Argh!! After walking through it again, correcting my original error and
using much closer rounding, I still hit a problem. I'll paste in the
documentation I've written on deadline time and the walk through of how
it works but, at the very end, Queue B's rt service curve is violated
when it should not be:
<snip>
Deadline time is closely related to eligible time and is likewise
measured against clock time. However, deadline time is measured against
the end or tail of the packet, i.e., by when must we have finished
sending this packet at the specified bandwidth in order to meet our
packet delivery guarantees for bandwidth and latency. Once again,
http://www.sonycsl.co.jp/~kjc/software/TIPS.txt has an excellent ASCII
graphic for illustrating the relationship between eligible time measured
at the beginning of the packet and deadline time measured from the end:
bytes
| /
| /service curve
| /
next -->+ +----------------+
packet | | /|
length | | / |
| | / |
cumulative --> + +------------+ |
bytes | /| |
already | / | |
sent | / | |
/ | |
| |
| |
--------+---+--------------> time
eligible deadline
time
This time, the slope is the rt service curve. The way in which HFSC
chooses from among several different queues all with packets whose
eligible time is greater than current clock time is almost identical to
the way it chooses among backlogged queues with virtual time, viz., it
chooses the packet with the lowest deadline time. Remember that the
steeper the curve, the greater the bandwidth and the shorter the
distance between eligible time and deadline time for the same sized
packet.
Let's walk through a real example. We have Queue A with VoIP traffic -
small, 222 byte packets and an rt service curve bandwidth such that it
takes 0.2ms to send its packets; that equates to roughly 8.88 Mbps ((222
* 8)bits/0.0002s). Let's also assume that we have so much VoIP traffic
that the queue is filled so we always have a VoIP packet asking to be
dequeued. Queue B is sending FTP with large packets and an rt service
curve rate such that each packet takes 2ms to send; this equates to
6.056 Mbps ((1514 * 8)bits/0.002s). Queue B is also completely full.

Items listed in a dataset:
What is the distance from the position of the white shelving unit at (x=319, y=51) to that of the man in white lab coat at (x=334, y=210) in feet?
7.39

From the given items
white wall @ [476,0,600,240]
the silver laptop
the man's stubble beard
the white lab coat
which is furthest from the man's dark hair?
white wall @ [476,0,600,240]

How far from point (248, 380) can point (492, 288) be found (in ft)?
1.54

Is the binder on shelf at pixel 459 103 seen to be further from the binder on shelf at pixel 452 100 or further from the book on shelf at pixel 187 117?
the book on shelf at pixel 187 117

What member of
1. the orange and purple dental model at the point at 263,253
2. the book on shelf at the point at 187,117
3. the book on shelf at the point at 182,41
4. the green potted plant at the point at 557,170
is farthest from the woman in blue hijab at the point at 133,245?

**Actions to take:**
1. From the post on HFSC deadline time, extract the passage that begins at the words "Let's walk through" and stops after the words "also completely full.", copied word for word.
2. Show every line of the listing that contains the string "coat", treating uppercase and lowercase as different.

**Answers:**
1.
Let's walk through a real example. We have Queue A with VoIP traffic -
small, 222 byte packets and an rt service curve bandwidth such that it
takes 0.2ms to send its packets; that equates to roughly 8.88 Mbps ((222
* 8)bits/0.0002s). Let's also assume that we have so much VoIP traffic
that the queue is filled so we always have a VoIP packet asking to be
dequeued. Queue B is sending FTP with large packets and an rt service
curve rate such that each packet takes 2ms to send; this equates to
6.056 Mbps ((1514 * 8)bits/0.002s). Queue B is also completely full.

2.
What is the distance from the position of the white shelving unit at (x=319, y=51) to that of the man in white lab coat at (x=334, y=210) in feet?
the white lab coat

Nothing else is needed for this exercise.